● Goal of the exercise: Repeat all of the records below, swapping "fur pant leg" for "fur trouser leg" everywhere it appears and leaving everything else unchanged.

● Extracted records:

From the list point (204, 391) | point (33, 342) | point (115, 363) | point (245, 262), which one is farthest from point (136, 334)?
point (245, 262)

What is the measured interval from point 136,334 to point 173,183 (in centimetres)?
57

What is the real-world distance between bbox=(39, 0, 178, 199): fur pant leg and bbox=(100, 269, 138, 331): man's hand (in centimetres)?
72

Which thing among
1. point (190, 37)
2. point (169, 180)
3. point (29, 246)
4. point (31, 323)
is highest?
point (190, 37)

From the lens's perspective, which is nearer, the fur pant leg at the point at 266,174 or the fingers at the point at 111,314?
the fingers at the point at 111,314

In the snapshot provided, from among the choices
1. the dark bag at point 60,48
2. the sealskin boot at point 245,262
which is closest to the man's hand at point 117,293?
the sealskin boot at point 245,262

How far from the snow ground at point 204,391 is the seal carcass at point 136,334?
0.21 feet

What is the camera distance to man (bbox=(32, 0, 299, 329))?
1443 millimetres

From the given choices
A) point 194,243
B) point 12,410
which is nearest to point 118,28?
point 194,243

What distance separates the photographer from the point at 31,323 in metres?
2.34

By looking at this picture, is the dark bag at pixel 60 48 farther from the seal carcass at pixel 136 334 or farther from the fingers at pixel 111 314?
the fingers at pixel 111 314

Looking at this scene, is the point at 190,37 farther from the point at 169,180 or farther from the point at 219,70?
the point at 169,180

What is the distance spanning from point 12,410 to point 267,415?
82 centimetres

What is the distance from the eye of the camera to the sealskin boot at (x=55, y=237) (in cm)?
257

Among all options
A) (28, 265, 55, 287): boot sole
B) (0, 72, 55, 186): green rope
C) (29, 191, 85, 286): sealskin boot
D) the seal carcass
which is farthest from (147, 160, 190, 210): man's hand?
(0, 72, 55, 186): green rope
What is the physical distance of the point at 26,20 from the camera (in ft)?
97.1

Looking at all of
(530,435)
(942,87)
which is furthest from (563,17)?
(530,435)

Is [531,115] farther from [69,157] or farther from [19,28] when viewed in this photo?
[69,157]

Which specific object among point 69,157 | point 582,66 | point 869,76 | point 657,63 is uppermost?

● Solution:
From the list point (204, 391) | point (33, 342) | point (115, 363) | point (245, 262), which one is farthest from point (136, 334)?
point (245, 262)

What is the measured interval from point 136,334 to point 173,183 (in centimetres)?
57

What is the real-world distance between bbox=(39, 0, 178, 199): fur trouser leg and bbox=(100, 269, 138, 331): man's hand (in centimetres)?
72

Which thing among
1. point (190, 37)
2. point (169, 180)
3. point (29, 246)
4. point (31, 323)
is highest?
point (190, 37)

From the lens's perspective, which is nearer, the fur trouser leg at the point at 266,174 or the fingers at the point at 111,314?
the fingers at the point at 111,314

In the snapshot provided, from among the choices
1. the dark bag at point 60,48
2. the sealskin boot at point 245,262
which is closest to the man's hand at point 117,293?
the sealskin boot at point 245,262

How far from the snow ground at point 204,391 is the seal carcass at point 136,334?
0.21 feet

What is the camera distance to man (bbox=(32, 0, 299, 329))?
1443 millimetres

From the given choices
A) point 194,243
B) point 12,410
which is nearest to point 118,28?
point 194,243

What distance separates the photographer from the point at 31,323 in metres?
2.34

By looking at this picture, is the dark bag at pixel 60 48 farther from the seal carcass at pixel 136 334 or farther from the fingers at pixel 111 314?
the fingers at pixel 111 314

Looking at this scene, is the point at 190,37 farther from the point at 169,180 or farther from the point at 219,70?
the point at 169,180

What is the distance spanning from point 12,410 to point 267,415?
82 centimetres

What is the distance from the eye of the camera to the sealskin boot at (x=55, y=237) (in cm)?
257

Among all options
A) (28, 265, 55, 287): boot sole
B) (0, 72, 55, 186): green rope
C) (29, 191, 85, 286): sealskin boot
D) the seal carcass
which is farthest from (147, 160, 190, 210): man's hand?
(0, 72, 55, 186): green rope
What is the physical distance of the point at 26,20 from the camera (in ft)?
97.1

Looking at all of
(530,435)
(942,87)
which is furthest from (563,17)?
(530,435)

Is [531,115] farther from [69,157] or farther from [19,28] when viewed in this photo?
[69,157]

Which specific object among point 69,157 | point 582,66 | point 869,76 | point 657,63 is uppermost?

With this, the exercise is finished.